▸ AIM OF THE EXERCISE
None of the images should appear in your copy. Transcribe the data in full.

Dataset entries:
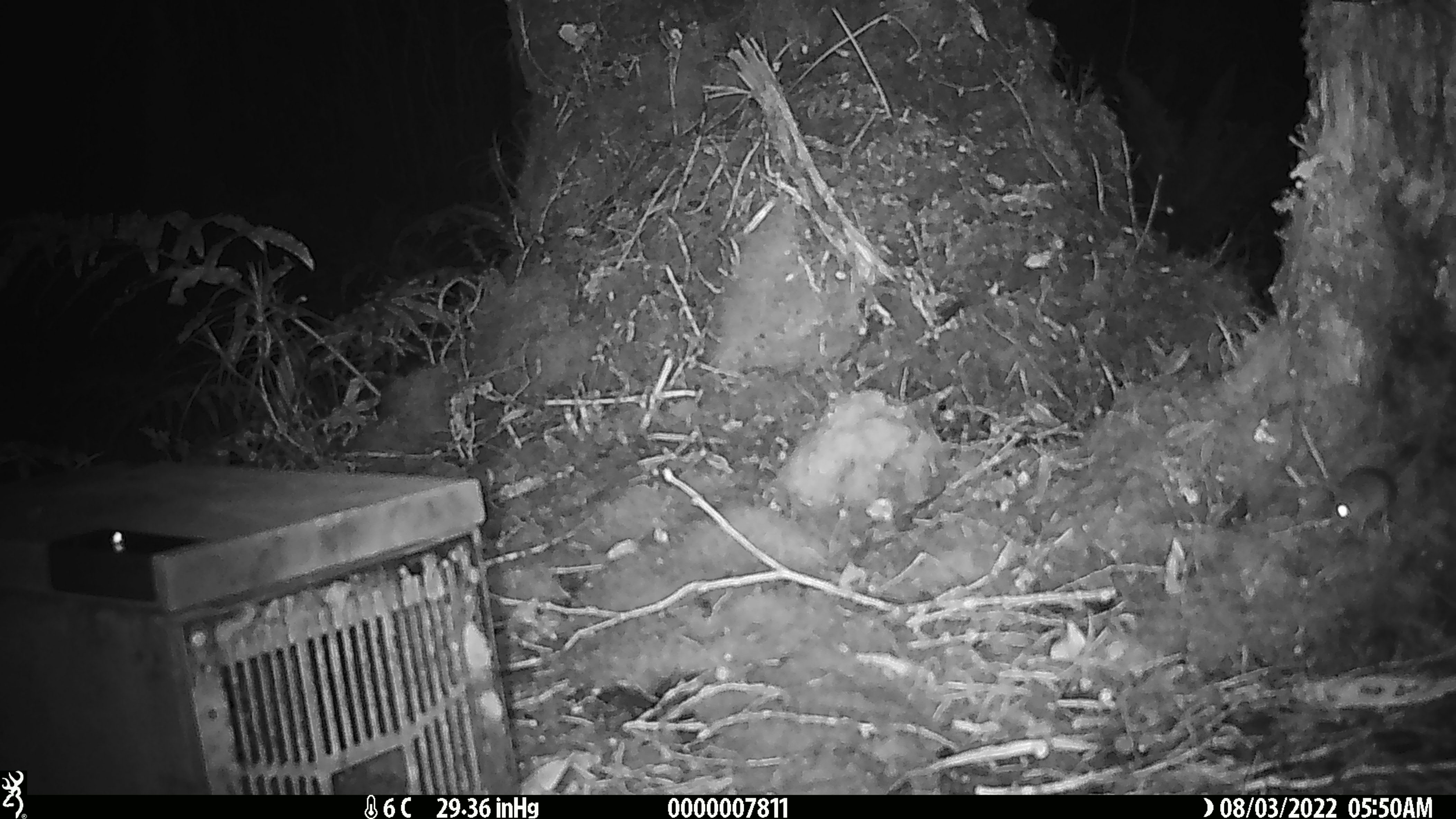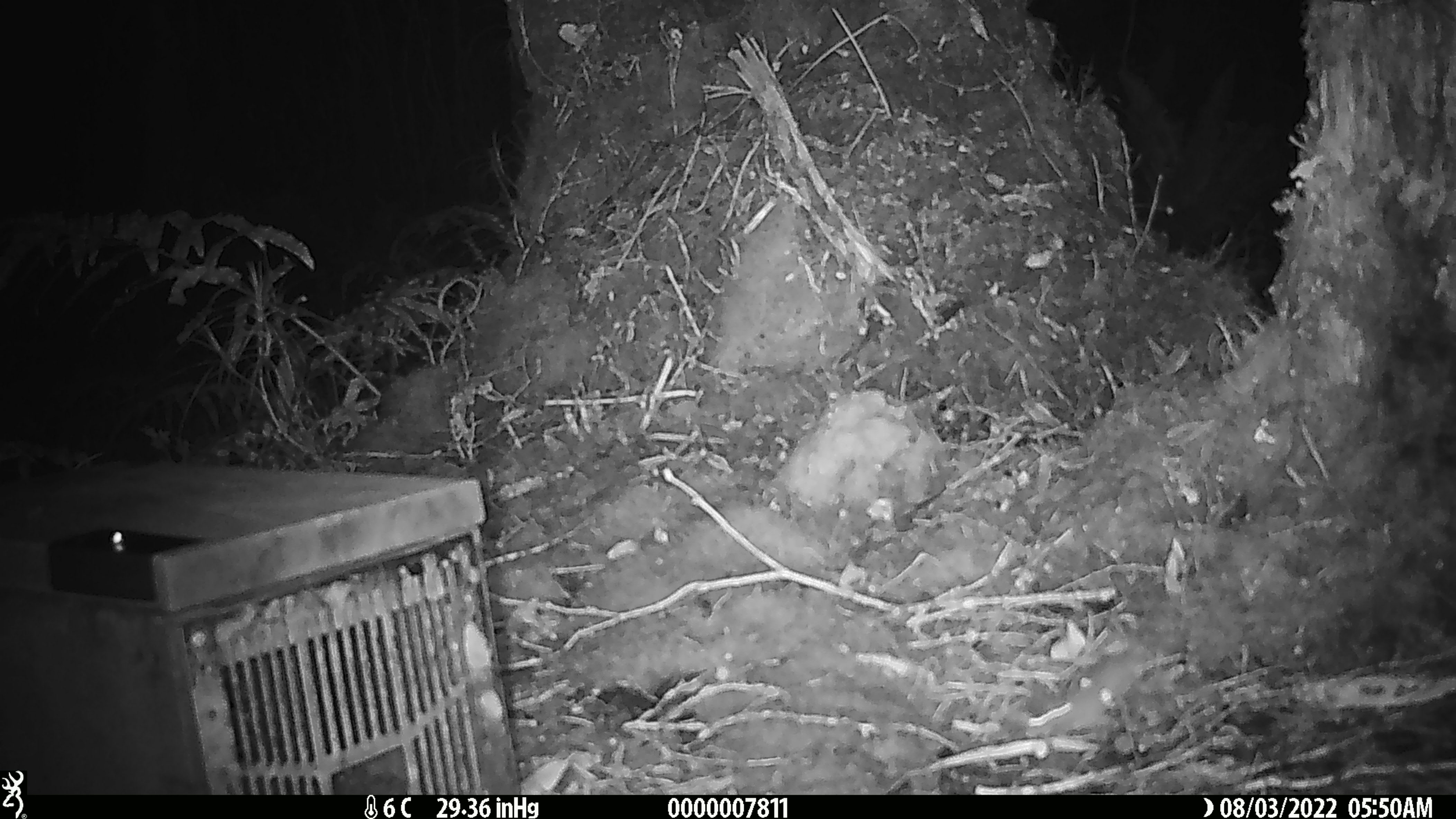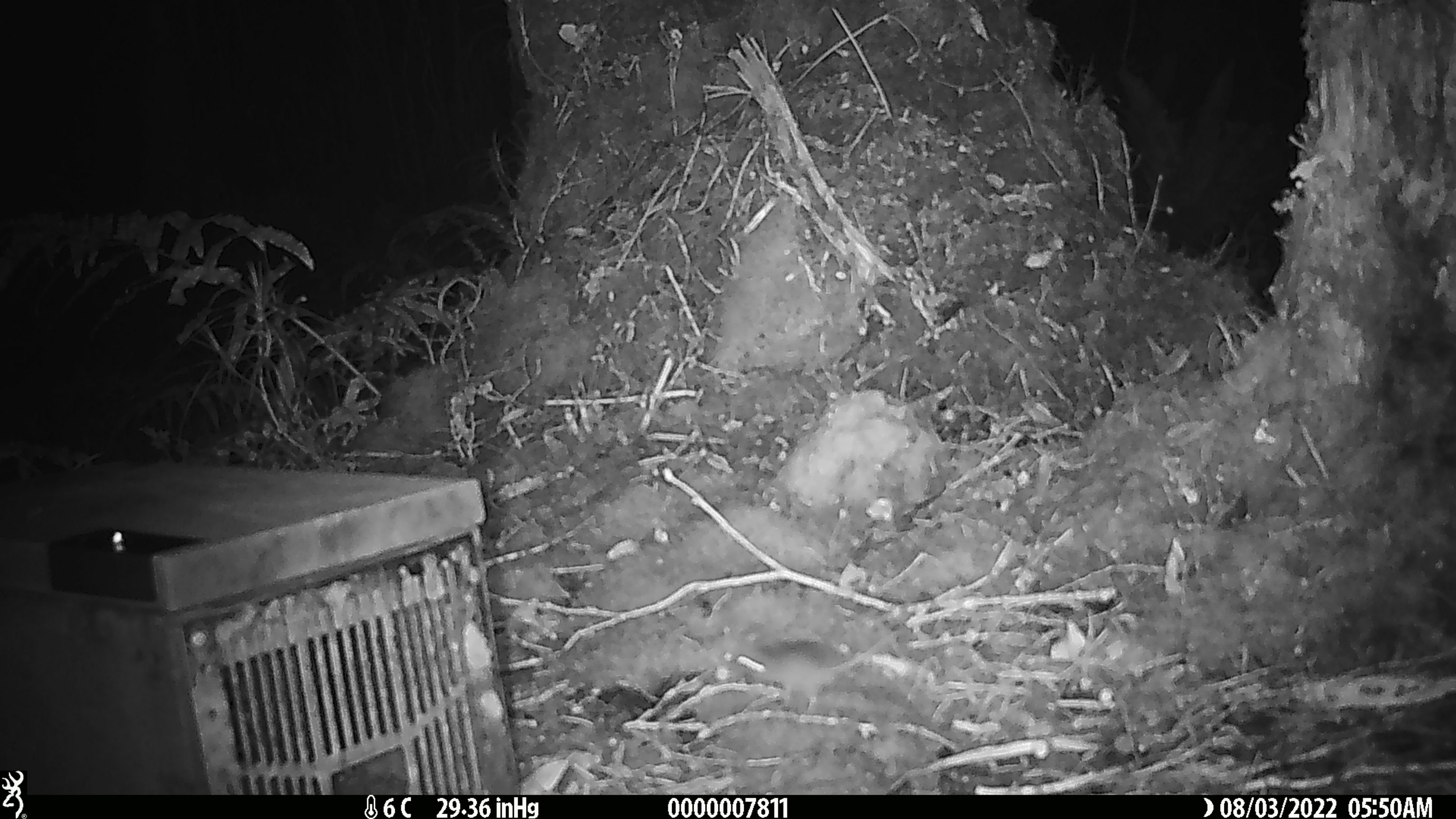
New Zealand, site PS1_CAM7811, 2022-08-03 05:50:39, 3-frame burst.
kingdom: Animalia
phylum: Chordata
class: Mammalia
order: Rodentia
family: Muridae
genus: Mus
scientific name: Mus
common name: mouse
Mouse (Mus).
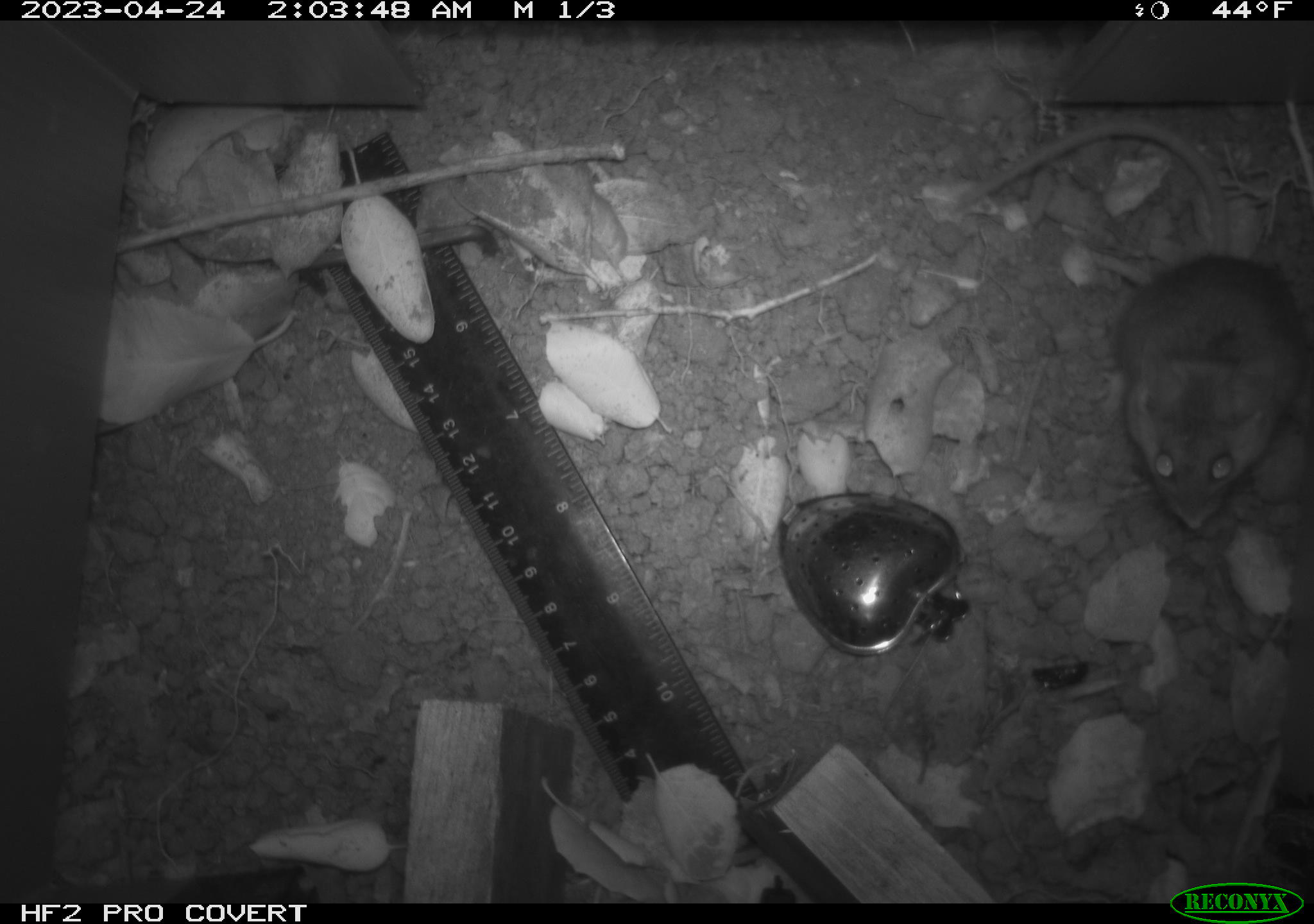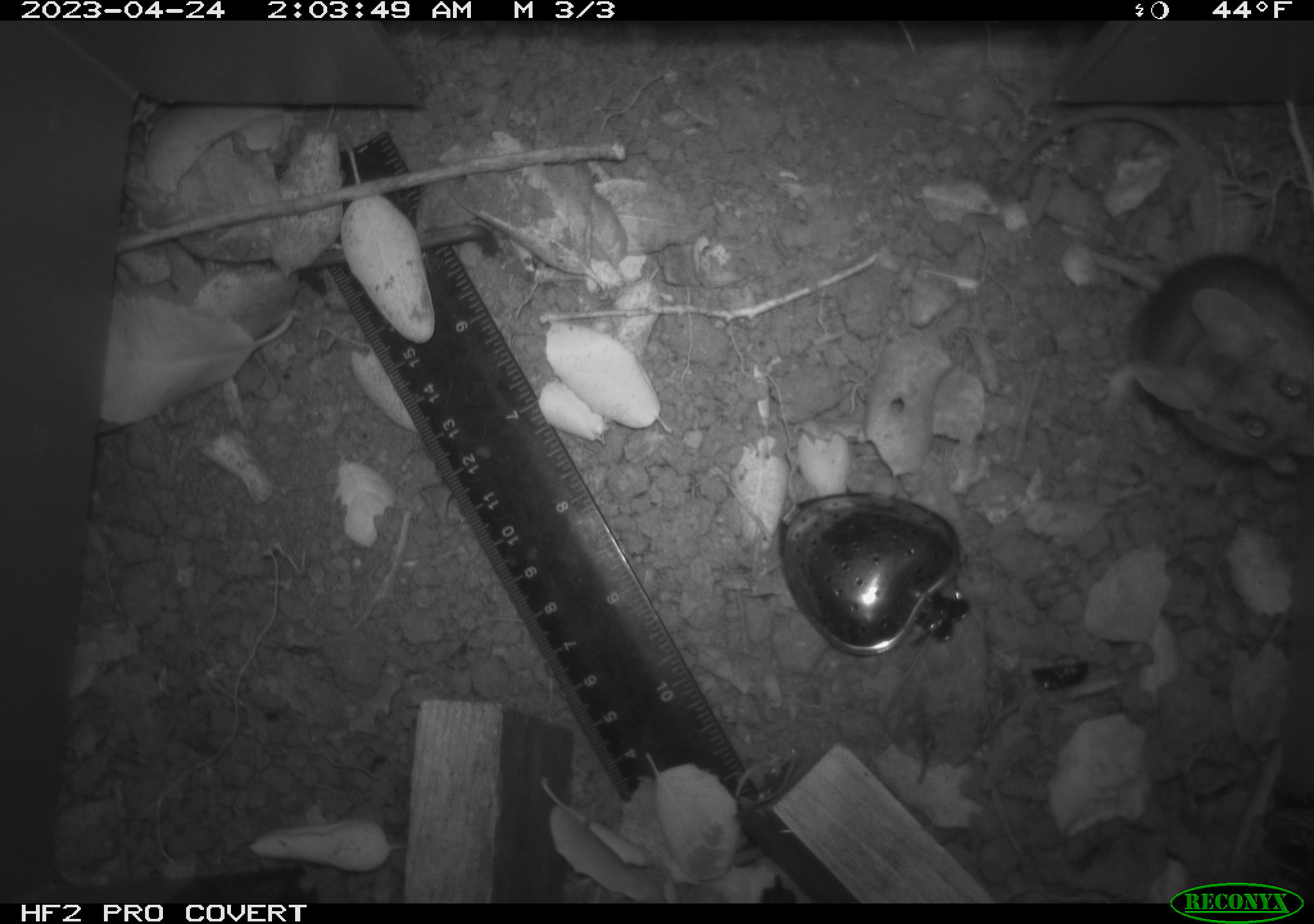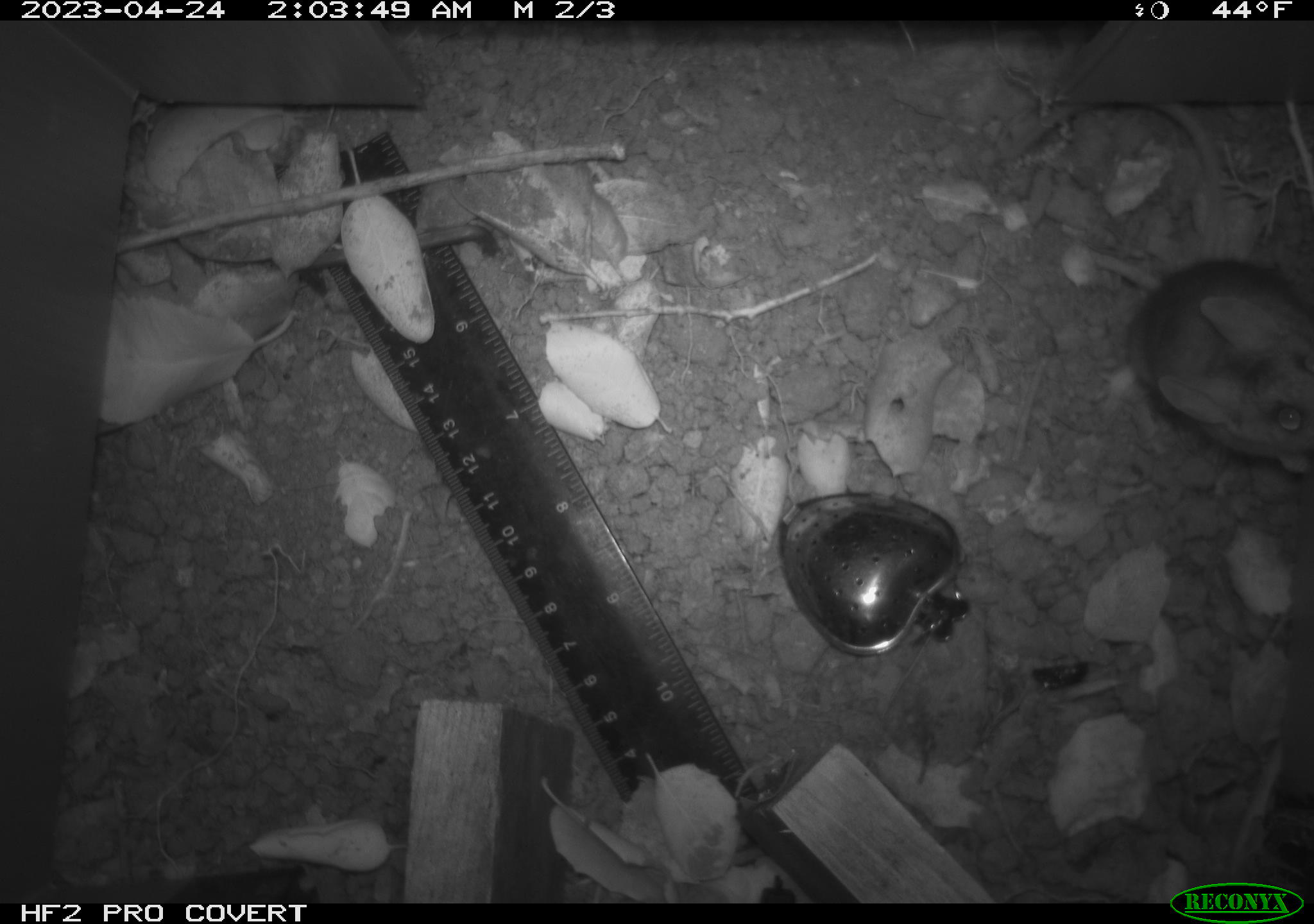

▸ PROBLEM SOLUTION
New Zealand, site PS1_CAM7811, 2022-08-03 05:50:39, 3-frame burst.
kingdom: Animalia
phylum: Chordata
class: Mammalia
order: Rodentia
family: Muridae
genus: Mus
scientific name: Mus
common name: mouse
Mouse (Mus).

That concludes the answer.